We have found out that the former Sbarro, Yolki-Palki, YamKee, and other chains have been re-registered as new legal entities with names like Italian Eatery, Ltd., One-Stop Service, Ltd., and so on. These legal entities have different executive directors, but surprisingly they have the same official address. They do not have their own websites. Similarly, we have been unable to find a website for Rus RST Holding Company, which, allegedly, had taken over management of the restaurants from the Yelashvili-owned G.M.R. Planet of Hospitality.*

Novoprof will continue to support the protesting workers with all their their might, uniting them in the fight for their hard-earned money.
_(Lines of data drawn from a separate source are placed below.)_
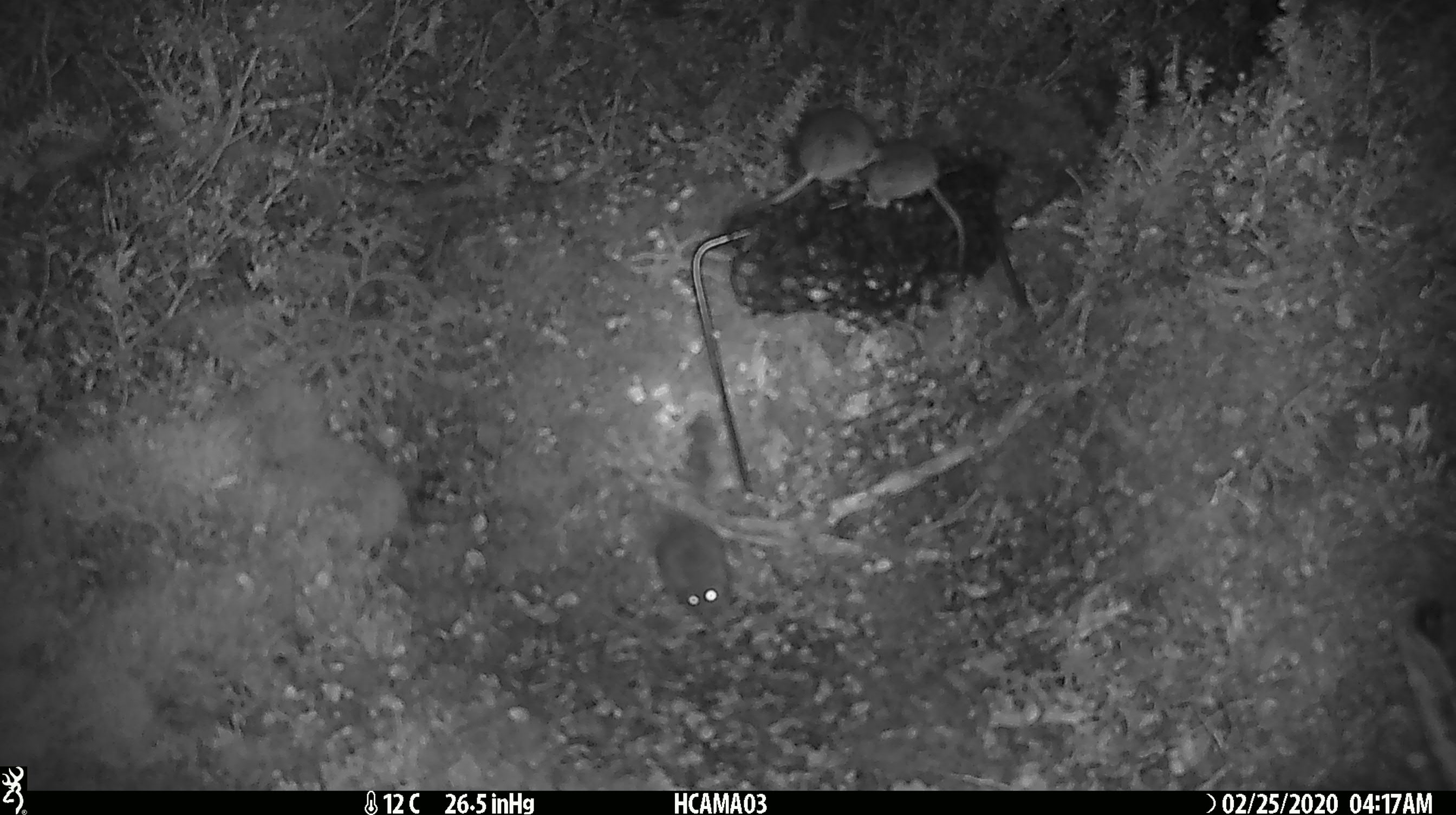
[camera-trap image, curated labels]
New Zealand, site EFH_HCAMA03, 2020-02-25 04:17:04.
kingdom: Animalia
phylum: Chordata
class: Mammalia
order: Rodentia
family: Muridae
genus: Mus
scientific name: Mus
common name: mouse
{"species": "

Translated by the Russian Reader. Thanks again to Comrade Ivan Ovsyannikov for the heads-up. Novoprof is short for the New Trade Unions Interregional Trade Union. It was founded in 2011 by brewers from the Baltica plant in Rostov-on-Don, and printers and heating plant workers in Petersburg. Photos courtesy of Ivan Ovsyannikov and Novoprof

Merab Yelashvili. Photo courtesy of Alyona Kondyurina/RBC
Merab Yelashvili. Photo courtesy of Alyona Kondyurina/RBC

Merab Yelashvili

Born in the Georgian village of Kulashi in 1974 to the family of a Georgian Jewish community leader. At the age of 19, he came to conquer Moscow, where, with his brother Georgy Yelashvili and brother-in-law Roman Shamilashvili, he founded GMR, which distributes products by leading European producers, in particular, Kinder Surprise chocolate eggs. He then moved into real estate. In 1997, he persuaded American franchisors to give him a master franchising agreement to open Sbarro pizzerias in Russia. Since 2007, he has been president of the company G.M.R. Planet of Hospitality. 

In September 2008, on the eve of the Jewish New Year, he and his relatives opened a Sephardic synagogue in the Triumph Palace residential complex in the north of Moscow. In April 2016, Yelashvili set tongues wagging when he organized the wedding of his eldest daughter Anna in Tel Aviv. The two thousand guests who attended the festivities were entertained by Nikolay Baskov, Soso Pavliashvili, and American rapper Ryan Leslie. A year earlier, Merab’s brother and business partner Georgy had celebrated the wedding of his son in the Moscow Manege, inviting over one and a half thousand people.